■ Article:
The Lebanese Broadcasting Corporation International (), widely known as LBCI, is a private television station in Lebanon. LBCI was founded in 1992 by acquiring the assets, liabilities and logo of LBC, an entity founded in 1985 during the Lebanese Civil War by the Lebanese Forces militia. LBCI went global in 1996 when it launched its satellite channel LBC Al-Fadha'iya Al-Lubnaniya () covering Lebanon, the Arab world, Europe, America, Australia and Africa.

History

Post-war era
The Lebanese Forces, a Lebanese militia that had founded LBC in 1985, was militarily and financially weakened by Lebanese civil war which ended in 1990 and its leader Samir Geagea was imprisoned in 1994. In 1992, Pierre El Daher had founded LBCI along with other shareholders and registered it at the Commercial Register of Baabda.

■ Entries:
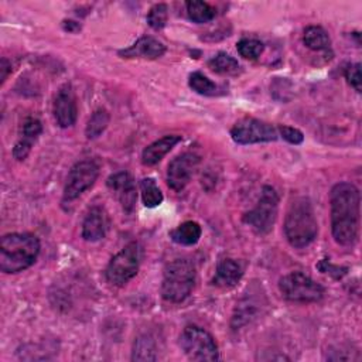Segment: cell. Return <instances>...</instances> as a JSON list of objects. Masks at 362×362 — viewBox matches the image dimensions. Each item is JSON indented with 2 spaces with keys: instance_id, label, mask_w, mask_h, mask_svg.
* * *
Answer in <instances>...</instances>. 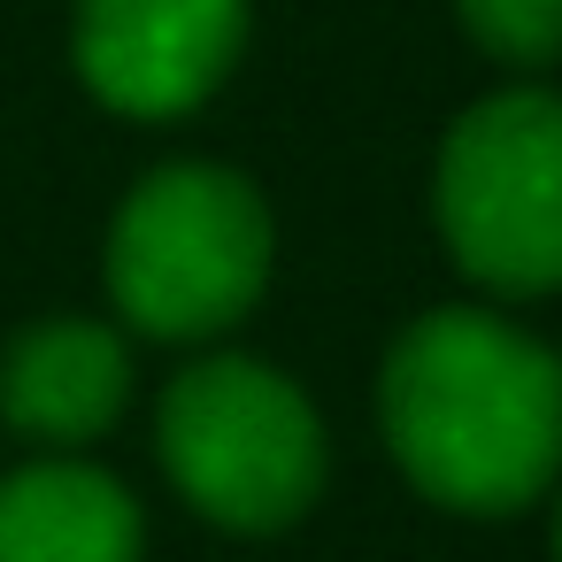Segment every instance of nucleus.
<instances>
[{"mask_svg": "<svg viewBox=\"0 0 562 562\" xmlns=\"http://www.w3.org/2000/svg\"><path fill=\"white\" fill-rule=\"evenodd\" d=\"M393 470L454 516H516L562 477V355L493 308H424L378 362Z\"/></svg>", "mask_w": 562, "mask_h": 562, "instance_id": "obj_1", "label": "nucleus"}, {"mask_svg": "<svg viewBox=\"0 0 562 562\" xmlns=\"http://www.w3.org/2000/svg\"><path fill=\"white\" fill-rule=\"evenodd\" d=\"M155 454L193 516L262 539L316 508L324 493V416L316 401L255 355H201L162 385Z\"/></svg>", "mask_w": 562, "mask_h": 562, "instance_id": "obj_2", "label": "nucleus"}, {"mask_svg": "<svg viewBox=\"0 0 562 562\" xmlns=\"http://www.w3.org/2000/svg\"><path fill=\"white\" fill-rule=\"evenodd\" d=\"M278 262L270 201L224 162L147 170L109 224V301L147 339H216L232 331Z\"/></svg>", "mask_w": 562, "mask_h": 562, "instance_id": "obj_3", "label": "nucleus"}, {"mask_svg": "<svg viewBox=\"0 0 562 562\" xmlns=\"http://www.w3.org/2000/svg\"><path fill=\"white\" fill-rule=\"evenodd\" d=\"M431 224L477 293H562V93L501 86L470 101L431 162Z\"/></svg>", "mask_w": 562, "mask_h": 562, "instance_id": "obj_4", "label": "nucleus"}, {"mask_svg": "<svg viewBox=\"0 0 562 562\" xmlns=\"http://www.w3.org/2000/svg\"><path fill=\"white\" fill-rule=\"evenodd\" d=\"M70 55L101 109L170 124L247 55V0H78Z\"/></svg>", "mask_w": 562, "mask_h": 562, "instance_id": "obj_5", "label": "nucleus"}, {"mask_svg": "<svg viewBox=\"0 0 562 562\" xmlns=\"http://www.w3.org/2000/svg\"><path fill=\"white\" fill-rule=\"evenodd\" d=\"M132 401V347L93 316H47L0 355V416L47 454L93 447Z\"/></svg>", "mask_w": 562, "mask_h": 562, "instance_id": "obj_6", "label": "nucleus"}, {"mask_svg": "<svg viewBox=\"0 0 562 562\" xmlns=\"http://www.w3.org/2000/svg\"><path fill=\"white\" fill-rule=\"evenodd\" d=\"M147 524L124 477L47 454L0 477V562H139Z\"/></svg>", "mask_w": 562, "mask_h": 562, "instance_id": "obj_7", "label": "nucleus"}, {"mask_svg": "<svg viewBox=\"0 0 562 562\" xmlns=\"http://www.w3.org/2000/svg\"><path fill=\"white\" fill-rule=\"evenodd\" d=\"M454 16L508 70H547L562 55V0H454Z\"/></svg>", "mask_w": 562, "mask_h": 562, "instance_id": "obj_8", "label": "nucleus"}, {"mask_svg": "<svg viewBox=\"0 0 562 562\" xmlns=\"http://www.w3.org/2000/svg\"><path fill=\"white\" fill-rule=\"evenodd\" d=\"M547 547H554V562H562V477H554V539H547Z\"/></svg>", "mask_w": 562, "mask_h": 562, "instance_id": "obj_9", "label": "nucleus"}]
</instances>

■ What to work on:
1 > In the LBCI article, which places does the satellite channel LBC Al-Fadha'iya Al-Lubnaniya cover?
2 > In the LBCI article, take the part that opens with "The Lebanese Broadcasting" and closes with "Register of Baabda.", and swap "Lebanese Forces" for "LF".
Answer using only the LBCI article.

■ Outputs:
1 > Lebanon, the Arab world, Europe, America, Australia and Africa.

2 >
The Lebanese Broadcasting Corporation International (), widely known as LBCI, is a private television station in Lebanon. LBCI was founded in 1992 by acquiring the assets, liabilities and logo of LBC, an entity founded in 1985 during the Lebanese Civil War by the LF militia. LBCI went global in 1996 when it launched its satellite channel LBC Al-Fadha'iya Al-Lubnaniya () covering Lebanon, the Arab world, Europe, America, Australia and Africa.

History

Post-war era
The LF, a Lebanese militia that had founded LBC in 1985, was militarily and financially weakened by Lebanese civil war which ended in 1990 and its leader Samir Geagea was imprisoned in 1994. In 1992, Pierre El Daher had founded LBCI along with other shareholders and registered it at the Commercial Register of Baabda.